(EXERCISE GOAL) The listing beneath should be written out in full, exactly as shown.

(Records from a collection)
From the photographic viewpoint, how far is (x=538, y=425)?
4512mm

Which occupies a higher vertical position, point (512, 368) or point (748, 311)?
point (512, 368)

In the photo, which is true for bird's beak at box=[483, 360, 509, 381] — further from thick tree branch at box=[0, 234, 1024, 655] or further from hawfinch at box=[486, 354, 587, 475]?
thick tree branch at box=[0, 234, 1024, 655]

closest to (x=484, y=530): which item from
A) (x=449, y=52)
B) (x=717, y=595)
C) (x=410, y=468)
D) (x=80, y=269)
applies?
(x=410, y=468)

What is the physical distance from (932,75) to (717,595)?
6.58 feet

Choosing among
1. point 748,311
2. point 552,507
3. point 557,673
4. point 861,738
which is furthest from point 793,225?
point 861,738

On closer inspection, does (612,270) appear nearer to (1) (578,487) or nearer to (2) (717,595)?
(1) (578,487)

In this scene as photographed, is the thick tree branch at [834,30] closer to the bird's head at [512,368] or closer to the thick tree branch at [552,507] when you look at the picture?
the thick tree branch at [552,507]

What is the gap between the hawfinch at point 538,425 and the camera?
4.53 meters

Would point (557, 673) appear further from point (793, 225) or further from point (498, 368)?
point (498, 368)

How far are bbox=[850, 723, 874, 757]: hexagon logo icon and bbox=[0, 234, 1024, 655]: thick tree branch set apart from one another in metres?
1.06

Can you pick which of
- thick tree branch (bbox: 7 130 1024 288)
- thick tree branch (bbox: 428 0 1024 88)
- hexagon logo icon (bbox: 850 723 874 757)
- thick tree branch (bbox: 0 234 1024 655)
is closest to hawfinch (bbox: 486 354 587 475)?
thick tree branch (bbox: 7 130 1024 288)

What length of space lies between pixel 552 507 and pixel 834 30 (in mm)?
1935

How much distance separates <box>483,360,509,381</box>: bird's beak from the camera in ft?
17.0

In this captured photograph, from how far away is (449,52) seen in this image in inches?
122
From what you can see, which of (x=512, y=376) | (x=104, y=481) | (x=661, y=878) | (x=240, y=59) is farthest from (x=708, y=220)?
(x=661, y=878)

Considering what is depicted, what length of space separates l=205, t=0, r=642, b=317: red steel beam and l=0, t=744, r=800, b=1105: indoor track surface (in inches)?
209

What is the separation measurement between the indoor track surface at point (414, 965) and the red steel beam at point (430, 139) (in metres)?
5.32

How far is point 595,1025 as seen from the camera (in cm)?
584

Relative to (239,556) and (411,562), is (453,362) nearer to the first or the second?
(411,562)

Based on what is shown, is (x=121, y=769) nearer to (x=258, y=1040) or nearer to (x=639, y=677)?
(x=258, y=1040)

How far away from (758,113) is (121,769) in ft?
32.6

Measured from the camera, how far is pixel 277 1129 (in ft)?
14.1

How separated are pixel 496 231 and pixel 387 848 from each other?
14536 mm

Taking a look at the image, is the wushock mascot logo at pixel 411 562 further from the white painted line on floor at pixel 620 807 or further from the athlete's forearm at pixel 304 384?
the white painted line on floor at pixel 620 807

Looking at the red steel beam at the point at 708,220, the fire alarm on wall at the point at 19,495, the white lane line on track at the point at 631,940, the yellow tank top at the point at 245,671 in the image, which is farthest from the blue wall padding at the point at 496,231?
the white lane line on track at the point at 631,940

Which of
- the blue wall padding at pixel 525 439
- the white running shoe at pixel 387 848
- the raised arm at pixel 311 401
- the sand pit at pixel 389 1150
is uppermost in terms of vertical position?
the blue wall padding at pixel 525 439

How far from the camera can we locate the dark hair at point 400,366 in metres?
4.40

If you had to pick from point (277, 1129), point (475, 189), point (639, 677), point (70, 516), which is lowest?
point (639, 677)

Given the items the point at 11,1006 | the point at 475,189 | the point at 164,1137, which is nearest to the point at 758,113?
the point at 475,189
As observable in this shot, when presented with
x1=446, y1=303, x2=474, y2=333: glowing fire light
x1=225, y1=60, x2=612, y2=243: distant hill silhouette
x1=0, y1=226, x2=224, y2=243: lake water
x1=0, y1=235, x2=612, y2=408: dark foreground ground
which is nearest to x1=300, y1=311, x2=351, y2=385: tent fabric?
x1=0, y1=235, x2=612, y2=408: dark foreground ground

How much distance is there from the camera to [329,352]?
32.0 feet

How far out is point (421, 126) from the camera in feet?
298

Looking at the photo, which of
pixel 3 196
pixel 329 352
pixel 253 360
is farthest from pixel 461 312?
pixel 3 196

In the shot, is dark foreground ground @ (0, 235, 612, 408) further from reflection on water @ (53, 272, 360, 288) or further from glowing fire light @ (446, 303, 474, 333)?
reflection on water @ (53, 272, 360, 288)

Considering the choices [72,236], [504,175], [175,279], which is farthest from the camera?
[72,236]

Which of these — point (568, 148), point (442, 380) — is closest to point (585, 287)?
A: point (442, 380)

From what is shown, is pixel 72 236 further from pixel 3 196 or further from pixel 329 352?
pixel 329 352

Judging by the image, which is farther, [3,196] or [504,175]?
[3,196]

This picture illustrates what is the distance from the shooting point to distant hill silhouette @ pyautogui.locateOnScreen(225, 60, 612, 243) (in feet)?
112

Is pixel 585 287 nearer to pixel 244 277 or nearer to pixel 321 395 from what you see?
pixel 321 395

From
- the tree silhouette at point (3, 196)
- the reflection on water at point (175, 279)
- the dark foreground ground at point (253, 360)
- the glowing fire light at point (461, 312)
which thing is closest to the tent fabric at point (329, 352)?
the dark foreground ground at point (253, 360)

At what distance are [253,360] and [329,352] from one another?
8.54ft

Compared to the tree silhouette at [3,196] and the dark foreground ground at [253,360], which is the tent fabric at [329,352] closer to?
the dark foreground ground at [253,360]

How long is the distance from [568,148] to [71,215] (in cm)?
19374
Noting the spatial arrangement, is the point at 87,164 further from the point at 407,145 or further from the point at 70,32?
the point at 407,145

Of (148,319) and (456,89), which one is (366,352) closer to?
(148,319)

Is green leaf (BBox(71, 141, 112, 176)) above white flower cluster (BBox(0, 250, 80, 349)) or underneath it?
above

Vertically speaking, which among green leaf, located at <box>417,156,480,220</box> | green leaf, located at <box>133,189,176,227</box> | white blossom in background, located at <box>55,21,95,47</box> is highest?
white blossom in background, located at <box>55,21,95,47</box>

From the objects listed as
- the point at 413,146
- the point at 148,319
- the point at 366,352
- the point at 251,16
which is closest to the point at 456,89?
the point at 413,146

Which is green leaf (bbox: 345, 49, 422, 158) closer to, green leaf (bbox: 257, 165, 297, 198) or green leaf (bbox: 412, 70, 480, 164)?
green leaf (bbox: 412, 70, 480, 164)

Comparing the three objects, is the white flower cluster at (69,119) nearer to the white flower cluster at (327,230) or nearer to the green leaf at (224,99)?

(TASK OUTPUT)
From the photographic viewpoint, how far is (x=538, y=425)?
4512mm

Which occupies a higher vertical position, point (512, 368) or point (748, 311)?
point (512, 368)

In the photo, which is true for bird's beak at box=[483, 360, 509, 381] — further from thick tree branch at box=[0, 234, 1024, 655] or further from hawfinch at box=[486, 354, 587, 475]?
thick tree branch at box=[0, 234, 1024, 655]

closest to (x=484, y=530): which item from
A) (x=449, y=52)
B) (x=717, y=595)
C) (x=410, y=468)
D) (x=80, y=269)
applies?
(x=410, y=468)

What is the physical distance from (932,75) to (717,595)?
6.58 feet

Choosing among
1. point 748,311
2. point 552,507
3. point 557,673
4. point 861,738
which is furthest from point 793,225?
point 861,738

On closer inspection, does (612,270) appear nearer to (1) (578,487) or nearer to (2) (717,595)?
(1) (578,487)

In this scene as photographed, is the thick tree branch at [834,30] closer to the bird's head at [512,368] or closer to the thick tree branch at [552,507] when you look at the picture?
the thick tree branch at [552,507]

What is the gap between the hawfinch at point 538,425 and the camera?
4.53 meters

Would point (557, 673) appear further from point (793, 225) or further from point (498, 368)?
point (498, 368)

How far are bbox=[850, 723, 874, 757]: hexagon logo icon and bbox=[0, 234, 1024, 655]: thick tree branch set apart from one another in metres?
1.06

Can you pick which of
- thick tree branch (bbox: 7 130 1024 288)
- thick tree branch (bbox: 428 0 1024 88)
- hexagon logo icon (bbox: 850 723 874 757)
- thick tree branch (bbox: 0 234 1024 655)
is closest to hawfinch (bbox: 486 354 587 475)?
thick tree branch (bbox: 7 130 1024 288)

What length of space lies between pixel 552 507 and pixel 834 30 (in mm)?
1935

How much distance separates <box>483,360,509,381</box>: bird's beak from the camera in ft?
17.0

In this captured photograph, from how far away is (449,52) seen in this image in inches?
122
From what you can see, which of (x=512, y=376) | (x=104, y=481) | (x=661, y=878) | (x=240, y=59) is farthest from (x=708, y=220)?
(x=661, y=878)

Considering what is depicted, what length of space separates l=205, t=0, r=642, b=317: red steel beam and l=0, t=744, r=800, b=1105: indoor track surface (in inches)?
209

What is the separation measurement between the indoor track surface at point (414, 965) and the red steel beam at point (430, 139) (in metres)?
5.32

How far is point 595,1025 as seen from the camera (in cm)?
584

Relative to (239,556) and (411,562), is (453,362) nearer to the first or the second?
(411,562)

Based on what is shown, is (x=121, y=769) nearer to (x=258, y=1040) or nearer to (x=639, y=677)?
(x=258, y=1040)

How far away from (758,113) is (121,769) in ft?
32.6

Measured from the camera, how far is pixel 277 1129 (in ft)?
14.1

How separated are pixel 496 231 and pixel 387 848 from each other?
14536 mm

Taking a look at the image, is the wushock mascot logo at pixel 411 562 further from the white painted line on floor at pixel 620 807 or further from the athlete's forearm at pixel 304 384?
the white painted line on floor at pixel 620 807

Looking at the red steel beam at the point at 708,220, the fire alarm on wall at the point at 19,495, the white lane line on track at the point at 631,940, the yellow tank top at the point at 245,671 in the image, which is farthest from the blue wall padding at the point at 496,231?
the white lane line on track at the point at 631,940

Which of
- the blue wall padding at pixel 525 439
- the white running shoe at pixel 387 848
- the raised arm at pixel 311 401
- the sand pit at pixel 389 1150
is uppermost in terms of vertical position?
the blue wall padding at pixel 525 439

How far from the camera can we locate the dark hair at point 400,366 in metres?
4.40

If you had to pick from point (277, 1129), point (475, 189), point (639, 677), point (70, 516), which is lowest?
point (639, 677)

Given the items the point at 11,1006 | the point at 475,189 | the point at 164,1137, which is nearest to the point at 758,113?
the point at 475,189
As observable in this shot, when presented with
x1=446, y1=303, x2=474, y2=333: glowing fire light
x1=225, y1=60, x2=612, y2=243: distant hill silhouette
x1=0, y1=226, x2=224, y2=243: lake water
x1=0, y1=235, x2=612, y2=408: dark foreground ground
which is nearest to x1=300, y1=311, x2=351, y2=385: tent fabric?
x1=0, y1=235, x2=612, y2=408: dark foreground ground

How much distance is there from the camera to [329,352]?
32.0 feet

How far out is point (421, 126) from the camera in feet?
298

Looking at the photo, which of
pixel 3 196
pixel 329 352
pixel 253 360
is farthest from pixel 461 312?
pixel 3 196

In the shot, is dark foreground ground @ (0, 235, 612, 408) further from reflection on water @ (53, 272, 360, 288) or further from glowing fire light @ (446, 303, 474, 333)?
reflection on water @ (53, 272, 360, 288)

Considering the choices [72,236], [504,175], [175,279], which is farthest from the camera?
[72,236]

Which of these — point (568, 148), point (442, 380) — is closest to point (585, 287)?
A: point (442, 380)

From what is shown, is pixel 72 236 further from pixel 3 196 or further from pixel 329 352?
pixel 329 352

Judging by the image, which is farther, [3,196] or [504,175]?
[3,196]

This picture illustrates what is the distance from the shooting point to distant hill silhouette @ pyautogui.locateOnScreen(225, 60, 612, 243) (in feet)?
112

Is pixel 585 287 nearer to pixel 244 277 or nearer to pixel 321 395 from what you see?
pixel 321 395

From
- the tree silhouette at point (3, 196)
- the reflection on water at point (175, 279)
- the dark foreground ground at point (253, 360)
- the glowing fire light at point (461, 312)
which thing is closest to the tent fabric at point (329, 352)?
the dark foreground ground at point (253, 360)

At what distance are [253,360] and [329,352] from one another?
8.54ft

Compared to the tree silhouette at [3,196] and the dark foreground ground at [253,360], which is the tent fabric at [329,352] closer to?
the dark foreground ground at [253,360]

How long is the distance from [568,148] to [71,215] (in cm)?
19374
Noting the spatial arrangement, is the point at 87,164 further from the point at 407,145 or further from the point at 70,32?
the point at 407,145

Of (148,319) and (456,89), which one is (366,352) closer to?
(148,319)

Is green leaf (BBox(71, 141, 112, 176)) above white flower cluster (BBox(0, 250, 80, 349)) or underneath it?
above

Vertically speaking, which among green leaf, located at <box>417,156,480,220</box> | green leaf, located at <box>133,189,176,227</box> | white blossom in background, located at <box>55,21,95,47</box> is highest?
white blossom in background, located at <box>55,21,95,47</box>

From the objects listed as
- the point at 413,146
- the point at 148,319
- the point at 366,352
- the point at 251,16
which is closest to the point at 456,89?
the point at 413,146

Which is green leaf (bbox: 345, 49, 422, 158) closer to, green leaf (bbox: 257, 165, 297, 198) or green leaf (bbox: 412, 70, 480, 164)?
green leaf (bbox: 412, 70, 480, 164)

Comparing the three objects, is the white flower cluster at (69,119) nearer to the white flower cluster at (327,230) or nearer to the green leaf at (224,99)?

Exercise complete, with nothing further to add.